[Excerpts from a spatial reasoning dataset]
☆ ☆ ☆ ☆
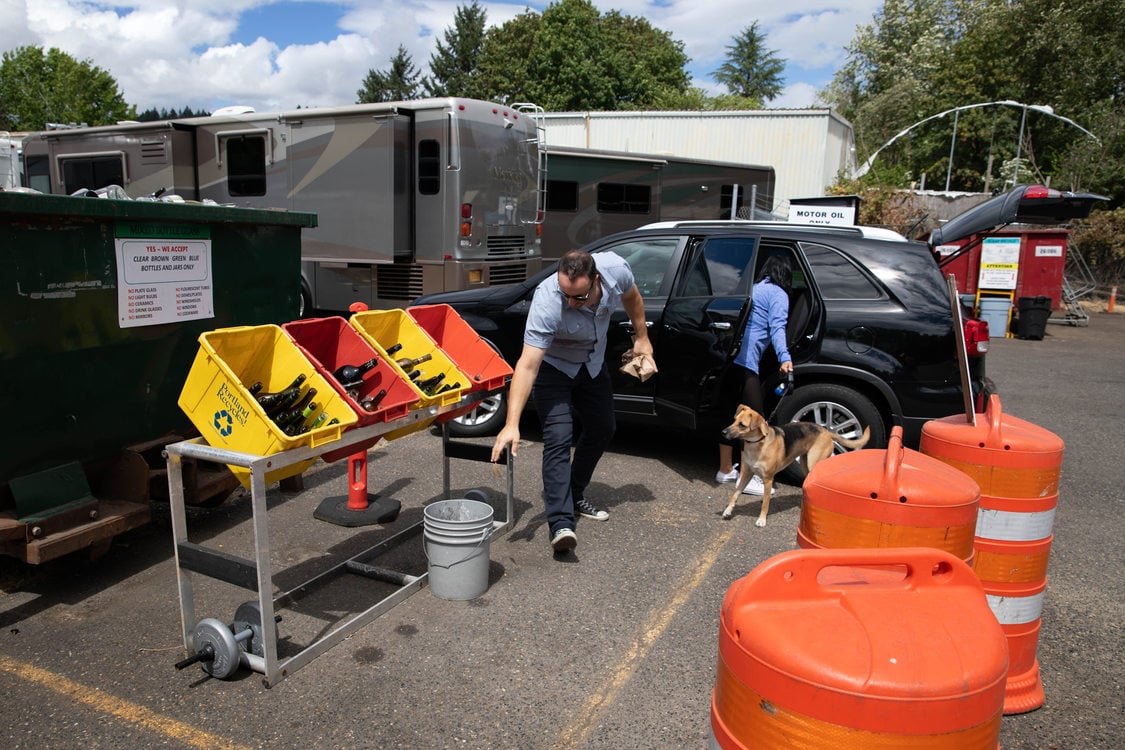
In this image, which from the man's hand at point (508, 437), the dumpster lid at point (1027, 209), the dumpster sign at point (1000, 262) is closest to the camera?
the man's hand at point (508, 437)

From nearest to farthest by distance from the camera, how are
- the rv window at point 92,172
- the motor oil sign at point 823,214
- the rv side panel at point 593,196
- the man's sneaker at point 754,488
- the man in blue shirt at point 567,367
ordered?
the man in blue shirt at point 567,367 → the man's sneaker at point 754,488 → the rv window at point 92,172 → the motor oil sign at point 823,214 → the rv side panel at point 593,196

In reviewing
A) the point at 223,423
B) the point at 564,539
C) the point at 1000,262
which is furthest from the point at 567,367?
the point at 1000,262

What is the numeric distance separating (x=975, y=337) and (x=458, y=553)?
4061mm

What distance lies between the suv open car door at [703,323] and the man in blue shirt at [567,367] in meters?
1.04

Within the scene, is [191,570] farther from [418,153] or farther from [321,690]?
[418,153]

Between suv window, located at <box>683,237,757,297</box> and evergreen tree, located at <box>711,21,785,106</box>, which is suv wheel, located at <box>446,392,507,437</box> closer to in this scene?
suv window, located at <box>683,237,757,297</box>

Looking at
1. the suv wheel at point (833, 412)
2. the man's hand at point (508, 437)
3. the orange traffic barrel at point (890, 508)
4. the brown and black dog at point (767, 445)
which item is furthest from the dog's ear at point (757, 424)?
the orange traffic barrel at point (890, 508)

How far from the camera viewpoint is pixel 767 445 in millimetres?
5125

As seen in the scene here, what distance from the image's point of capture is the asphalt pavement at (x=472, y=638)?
9.52 feet

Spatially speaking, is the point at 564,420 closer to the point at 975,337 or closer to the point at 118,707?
the point at 118,707

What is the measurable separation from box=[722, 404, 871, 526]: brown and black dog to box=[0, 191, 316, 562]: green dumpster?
325 cm

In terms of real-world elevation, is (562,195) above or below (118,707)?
above

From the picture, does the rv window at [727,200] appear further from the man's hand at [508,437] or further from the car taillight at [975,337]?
the man's hand at [508,437]

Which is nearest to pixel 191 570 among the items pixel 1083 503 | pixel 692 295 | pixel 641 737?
pixel 641 737
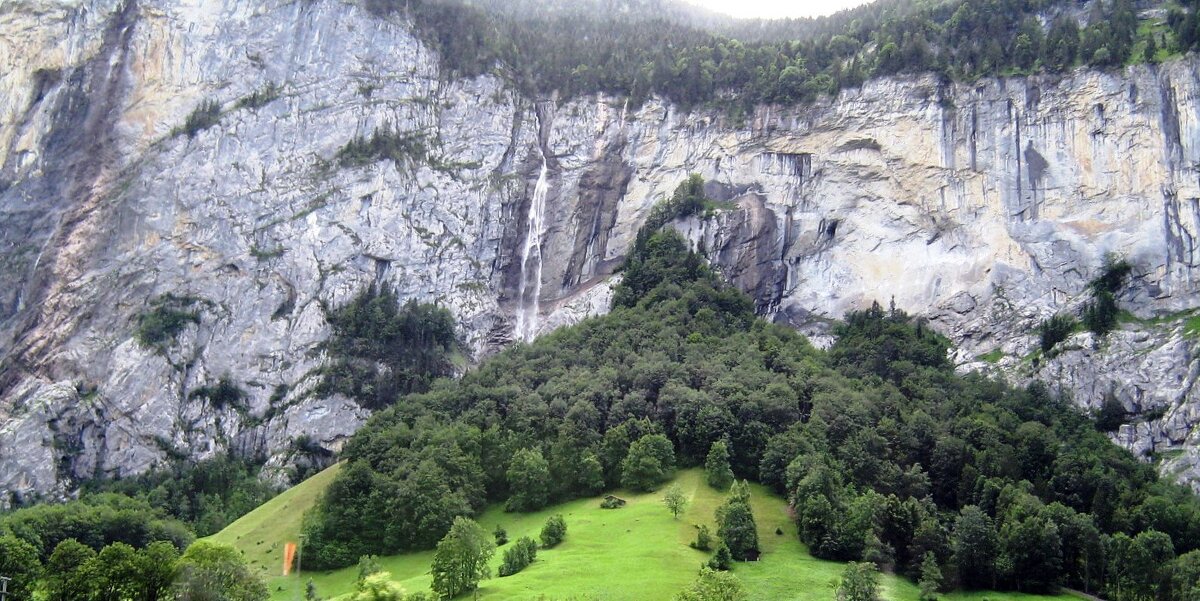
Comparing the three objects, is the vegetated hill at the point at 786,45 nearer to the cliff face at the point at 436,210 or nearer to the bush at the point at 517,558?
the cliff face at the point at 436,210

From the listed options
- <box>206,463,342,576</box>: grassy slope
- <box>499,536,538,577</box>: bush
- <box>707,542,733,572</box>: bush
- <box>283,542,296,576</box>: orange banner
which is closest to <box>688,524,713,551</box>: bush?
<box>707,542,733,572</box>: bush

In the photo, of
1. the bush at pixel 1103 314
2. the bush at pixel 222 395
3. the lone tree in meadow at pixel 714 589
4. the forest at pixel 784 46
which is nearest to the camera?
the lone tree in meadow at pixel 714 589

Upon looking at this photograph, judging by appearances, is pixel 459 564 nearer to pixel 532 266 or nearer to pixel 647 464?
pixel 647 464

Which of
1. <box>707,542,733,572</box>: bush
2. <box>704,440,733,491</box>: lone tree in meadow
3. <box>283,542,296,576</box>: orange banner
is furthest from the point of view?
<box>704,440,733,491</box>: lone tree in meadow

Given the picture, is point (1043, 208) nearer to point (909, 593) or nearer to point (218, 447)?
point (909, 593)

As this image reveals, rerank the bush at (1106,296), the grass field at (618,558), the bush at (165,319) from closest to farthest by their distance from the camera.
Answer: the grass field at (618,558) < the bush at (1106,296) < the bush at (165,319)

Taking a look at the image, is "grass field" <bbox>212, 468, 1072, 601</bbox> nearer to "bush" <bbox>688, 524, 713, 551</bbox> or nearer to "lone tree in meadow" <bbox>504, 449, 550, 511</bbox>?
"bush" <bbox>688, 524, 713, 551</bbox>

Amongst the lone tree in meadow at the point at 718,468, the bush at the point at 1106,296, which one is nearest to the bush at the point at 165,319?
the lone tree in meadow at the point at 718,468
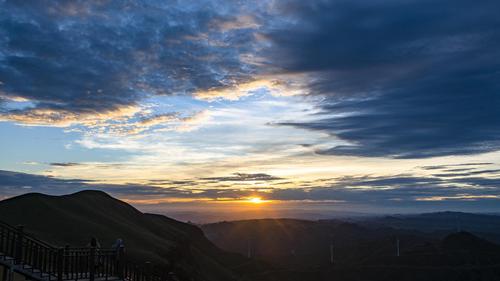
☆ ☆ ☆ ☆
Job
How many lines in the rows above contain the word "brown"? Reply with the number alone.

Answer to the problem
2